PROVIDED INFORMATION START

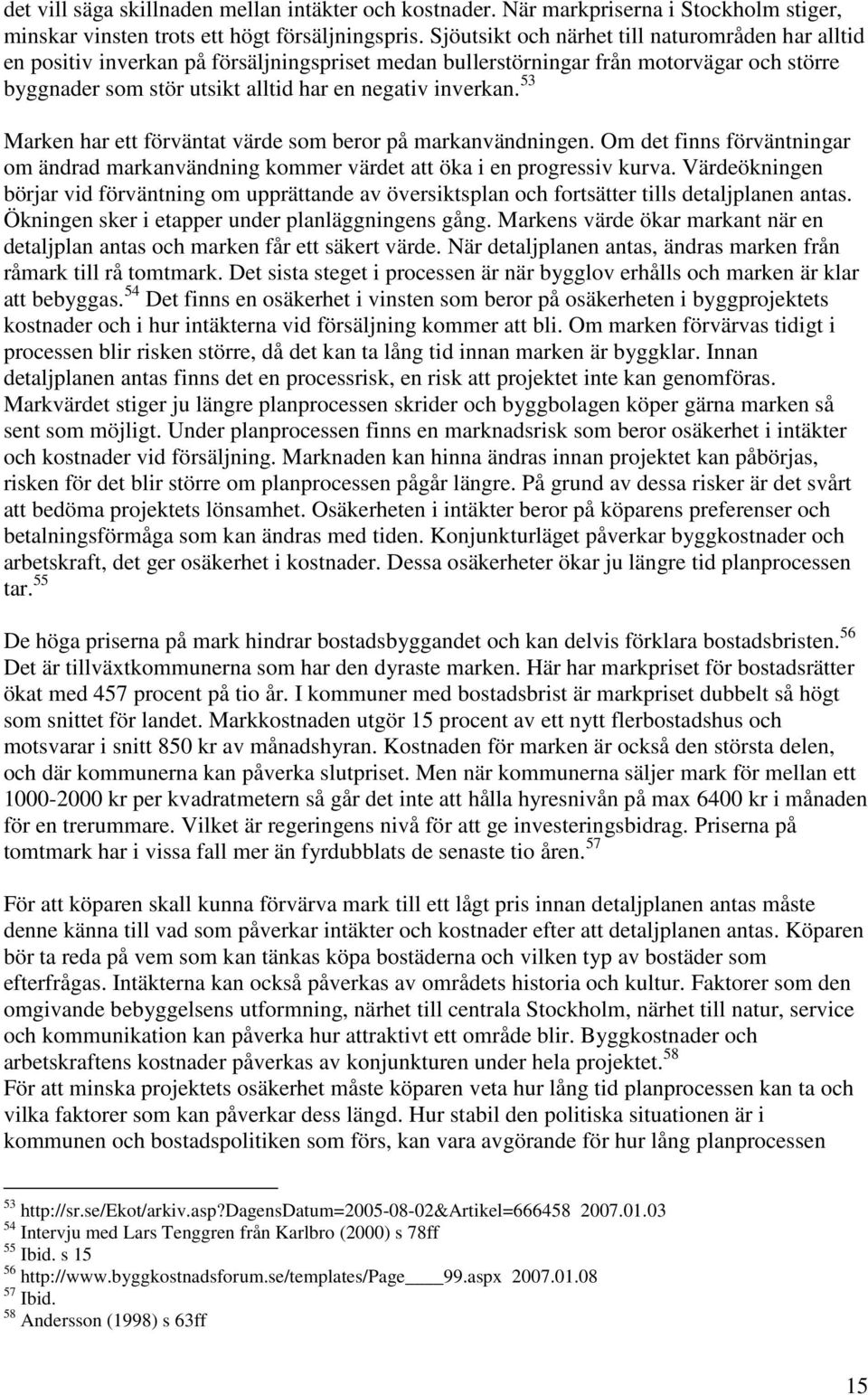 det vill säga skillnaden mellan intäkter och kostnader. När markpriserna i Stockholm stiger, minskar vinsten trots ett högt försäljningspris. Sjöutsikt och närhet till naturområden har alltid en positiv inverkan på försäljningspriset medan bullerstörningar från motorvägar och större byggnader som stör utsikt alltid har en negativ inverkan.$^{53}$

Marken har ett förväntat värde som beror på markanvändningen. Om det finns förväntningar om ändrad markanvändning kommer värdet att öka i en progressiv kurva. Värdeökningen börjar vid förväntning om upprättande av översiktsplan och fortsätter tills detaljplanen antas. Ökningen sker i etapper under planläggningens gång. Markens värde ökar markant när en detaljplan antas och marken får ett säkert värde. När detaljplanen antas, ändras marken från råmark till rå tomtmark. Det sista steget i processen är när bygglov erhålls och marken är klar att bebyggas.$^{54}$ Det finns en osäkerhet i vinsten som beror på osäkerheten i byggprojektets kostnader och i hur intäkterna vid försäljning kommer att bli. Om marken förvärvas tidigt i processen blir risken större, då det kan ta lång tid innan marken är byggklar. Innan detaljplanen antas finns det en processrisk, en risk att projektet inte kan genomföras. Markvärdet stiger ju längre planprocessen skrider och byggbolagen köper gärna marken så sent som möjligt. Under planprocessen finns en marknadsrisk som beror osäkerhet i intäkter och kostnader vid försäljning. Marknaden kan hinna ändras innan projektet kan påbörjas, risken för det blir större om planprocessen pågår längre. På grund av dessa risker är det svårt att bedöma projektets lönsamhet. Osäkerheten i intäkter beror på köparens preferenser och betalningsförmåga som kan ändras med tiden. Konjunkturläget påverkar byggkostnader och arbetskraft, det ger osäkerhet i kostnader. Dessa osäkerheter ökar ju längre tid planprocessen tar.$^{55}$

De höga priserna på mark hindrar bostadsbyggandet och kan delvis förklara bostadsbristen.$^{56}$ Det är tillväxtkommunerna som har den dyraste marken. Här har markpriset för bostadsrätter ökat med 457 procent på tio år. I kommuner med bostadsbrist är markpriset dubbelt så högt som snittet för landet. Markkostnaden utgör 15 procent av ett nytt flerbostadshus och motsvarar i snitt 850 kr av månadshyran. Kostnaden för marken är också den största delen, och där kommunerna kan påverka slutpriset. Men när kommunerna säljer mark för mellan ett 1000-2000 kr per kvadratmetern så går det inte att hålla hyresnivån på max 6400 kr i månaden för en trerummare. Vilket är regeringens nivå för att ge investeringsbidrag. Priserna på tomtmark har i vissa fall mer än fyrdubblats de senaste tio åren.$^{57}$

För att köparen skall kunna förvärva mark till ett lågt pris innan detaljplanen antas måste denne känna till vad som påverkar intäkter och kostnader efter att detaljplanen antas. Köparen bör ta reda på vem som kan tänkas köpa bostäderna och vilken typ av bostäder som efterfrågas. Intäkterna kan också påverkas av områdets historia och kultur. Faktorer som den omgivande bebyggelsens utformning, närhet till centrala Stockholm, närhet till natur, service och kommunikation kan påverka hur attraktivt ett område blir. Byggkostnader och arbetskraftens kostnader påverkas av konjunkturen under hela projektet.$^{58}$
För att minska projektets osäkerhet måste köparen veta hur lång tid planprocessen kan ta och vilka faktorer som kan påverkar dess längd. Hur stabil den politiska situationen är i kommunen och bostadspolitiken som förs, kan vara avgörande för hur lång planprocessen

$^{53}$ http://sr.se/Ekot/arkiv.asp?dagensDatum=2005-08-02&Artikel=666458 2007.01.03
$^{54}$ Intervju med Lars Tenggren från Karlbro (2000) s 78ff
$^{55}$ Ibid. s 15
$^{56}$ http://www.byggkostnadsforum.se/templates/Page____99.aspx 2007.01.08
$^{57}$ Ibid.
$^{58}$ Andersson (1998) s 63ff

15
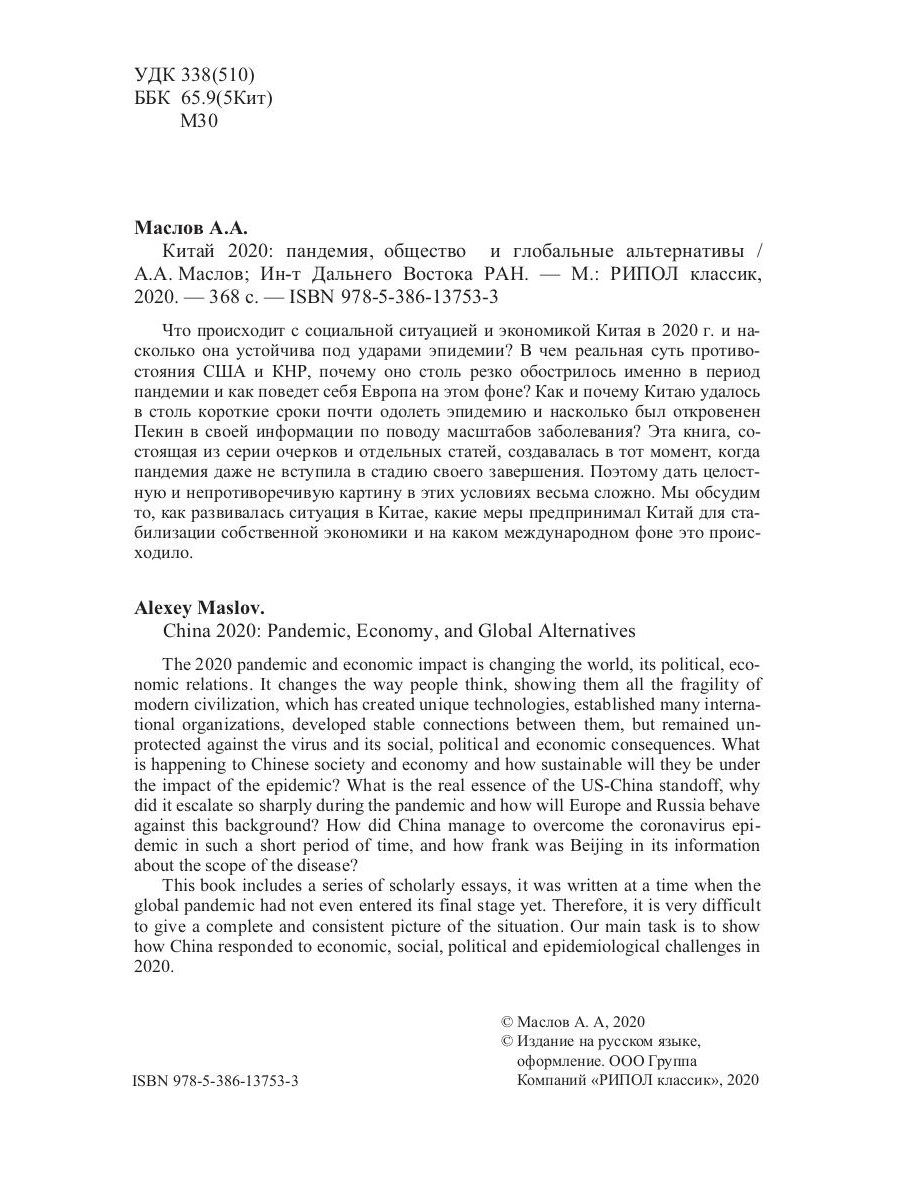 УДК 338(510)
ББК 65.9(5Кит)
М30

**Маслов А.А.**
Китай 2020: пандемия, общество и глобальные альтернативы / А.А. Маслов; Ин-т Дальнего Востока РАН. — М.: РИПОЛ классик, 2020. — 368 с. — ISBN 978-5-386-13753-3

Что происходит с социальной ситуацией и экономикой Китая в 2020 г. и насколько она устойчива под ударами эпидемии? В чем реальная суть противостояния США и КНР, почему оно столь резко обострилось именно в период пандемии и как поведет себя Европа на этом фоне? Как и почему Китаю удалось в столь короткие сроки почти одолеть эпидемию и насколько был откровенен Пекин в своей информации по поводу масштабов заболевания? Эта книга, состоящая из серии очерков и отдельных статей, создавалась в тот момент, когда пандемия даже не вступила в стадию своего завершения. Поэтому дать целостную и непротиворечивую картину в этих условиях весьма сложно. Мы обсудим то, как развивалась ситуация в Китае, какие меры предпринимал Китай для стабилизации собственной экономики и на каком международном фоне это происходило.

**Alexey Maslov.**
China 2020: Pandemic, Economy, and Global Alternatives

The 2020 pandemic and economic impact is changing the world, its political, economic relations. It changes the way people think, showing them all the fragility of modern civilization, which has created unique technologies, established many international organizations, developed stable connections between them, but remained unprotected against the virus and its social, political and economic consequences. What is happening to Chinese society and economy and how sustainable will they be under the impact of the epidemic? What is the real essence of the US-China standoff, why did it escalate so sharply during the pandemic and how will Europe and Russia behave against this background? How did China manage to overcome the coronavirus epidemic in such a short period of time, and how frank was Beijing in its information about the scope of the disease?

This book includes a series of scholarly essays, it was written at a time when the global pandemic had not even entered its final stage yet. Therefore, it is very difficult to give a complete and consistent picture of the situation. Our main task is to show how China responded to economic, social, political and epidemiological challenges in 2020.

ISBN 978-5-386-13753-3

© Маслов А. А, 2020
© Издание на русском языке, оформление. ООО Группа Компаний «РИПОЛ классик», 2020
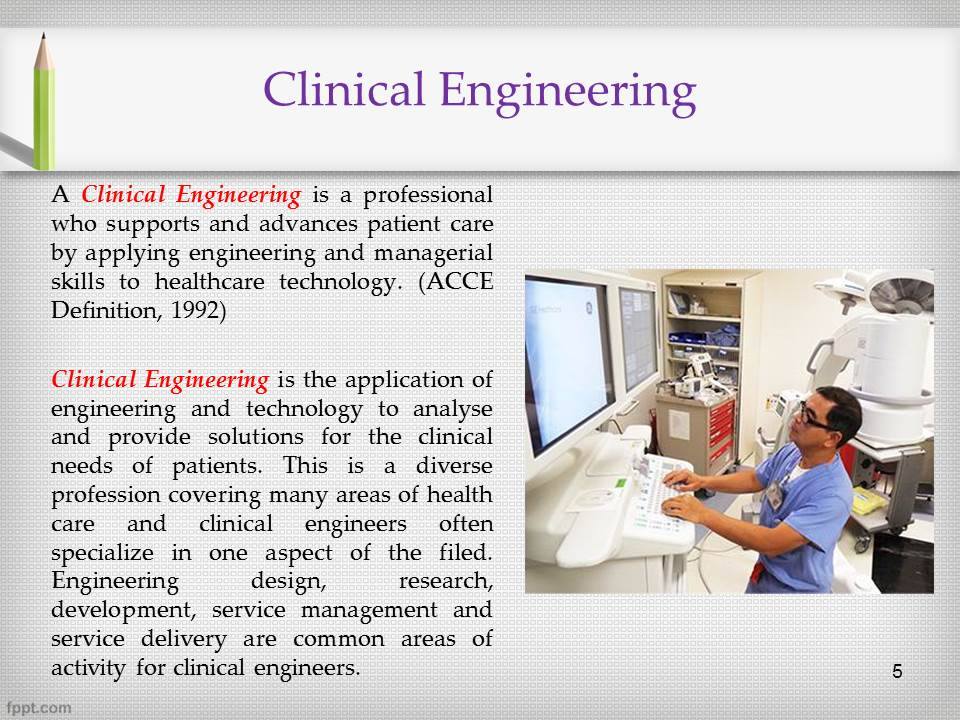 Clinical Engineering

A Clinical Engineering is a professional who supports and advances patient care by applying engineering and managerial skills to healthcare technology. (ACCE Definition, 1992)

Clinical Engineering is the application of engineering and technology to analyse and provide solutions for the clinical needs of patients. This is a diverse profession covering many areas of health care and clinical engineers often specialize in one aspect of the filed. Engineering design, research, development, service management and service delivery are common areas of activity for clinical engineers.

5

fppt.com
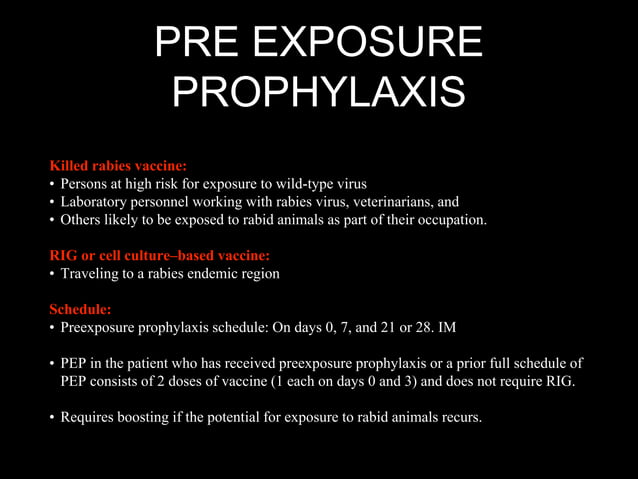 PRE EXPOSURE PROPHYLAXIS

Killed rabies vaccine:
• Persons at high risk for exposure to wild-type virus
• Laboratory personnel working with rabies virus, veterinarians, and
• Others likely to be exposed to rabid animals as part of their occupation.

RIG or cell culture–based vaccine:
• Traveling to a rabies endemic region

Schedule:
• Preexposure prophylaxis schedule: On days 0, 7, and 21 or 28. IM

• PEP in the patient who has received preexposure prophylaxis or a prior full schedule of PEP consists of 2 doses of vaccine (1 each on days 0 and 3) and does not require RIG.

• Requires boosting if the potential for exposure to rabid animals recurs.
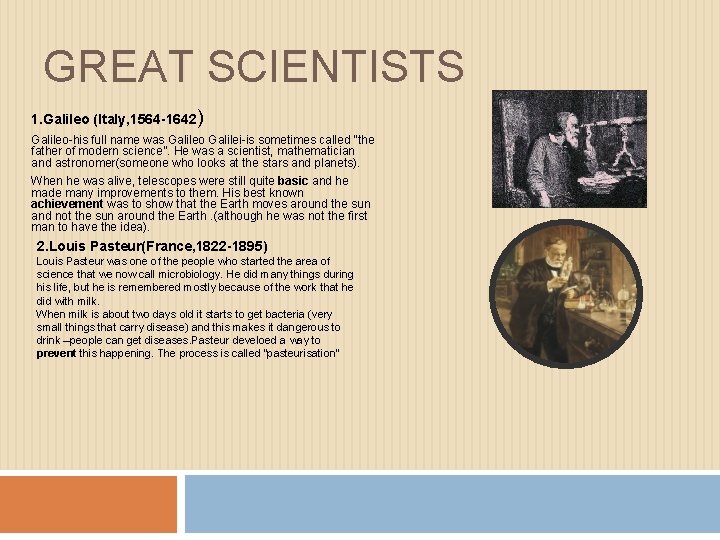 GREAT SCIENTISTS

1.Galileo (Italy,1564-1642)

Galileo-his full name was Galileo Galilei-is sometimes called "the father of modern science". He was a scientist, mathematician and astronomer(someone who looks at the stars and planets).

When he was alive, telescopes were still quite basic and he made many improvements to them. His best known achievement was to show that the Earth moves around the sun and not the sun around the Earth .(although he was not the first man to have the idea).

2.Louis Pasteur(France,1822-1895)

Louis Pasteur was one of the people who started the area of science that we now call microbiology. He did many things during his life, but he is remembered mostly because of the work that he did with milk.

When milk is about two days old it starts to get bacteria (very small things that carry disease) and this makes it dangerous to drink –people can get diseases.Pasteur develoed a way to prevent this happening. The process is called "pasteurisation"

PROVIDED INFORMATION END

INSTRUCTIONS FOR THE TASK - From the records above, copy exactly the lines starting at the one with "För att köparen" and ending at the one with "Китай 2020: пандемия, общество", and no others. Pictures stay out.

RESULT OF THE TASK -
För att köparen skall kunna förvärva mark till ett lågt pris innan detaljplanen antas måste denne känna till vad som påverkar intäkter och kostnader efter att detaljplanen antas. Köparen bör ta reda på vem som kan tänkas köpa bostäderna och vilken typ av bostäder som efterfrågas. Intäkterna kan också påverkas av områdets historia och kultur. Faktorer som den omgivande bebyggelsens utformning, närhet till centrala Stockholm, närhet till natur, service och kommunikation kan påverka hur attraktivt ett område blir. Byggkostnader och arbetskraftens kostnader påverkas av konjunkturen under hela projektet.$^{58}$
För att minska projektets osäkerhet måste köparen veta hur lång tid planprocessen kan ta och vilka faktorer som kan påverkar dess längd. Hur stabil den politiska situationen är i kommunen och bostadspolitiken som förs, kan vara avgörande för hur lång planprocessen

$^{53}$ http://sr.se/Ekot/arkiv.asp?dagensDatum=2005-08-02&Artikel=666458 2007.01.03
$^{54}$ Intervju med Lars Tenggren från Karlbro (2000) s 78ff
$^{55}$ Ibid. s 15
$^{56}$ http://www.byggkostnadsforum.se/templates/Page____99.aspx 2007.01.08
$^{57}$ Ibid.
$^{58}$ Andersson (1998) s 63ff

15
 УДК 338(510)
ББК 65.9(5Кит)
М30

**Маслов А.А.**
Китай 2020: пандемия, общество и глобальные альтернативы / А.А. Маслов; Ин-т Дальнего Востока РАН. — М.: РИПОЛ классик, 2020. — 368 с. — ISBN 978-5-386-13753-3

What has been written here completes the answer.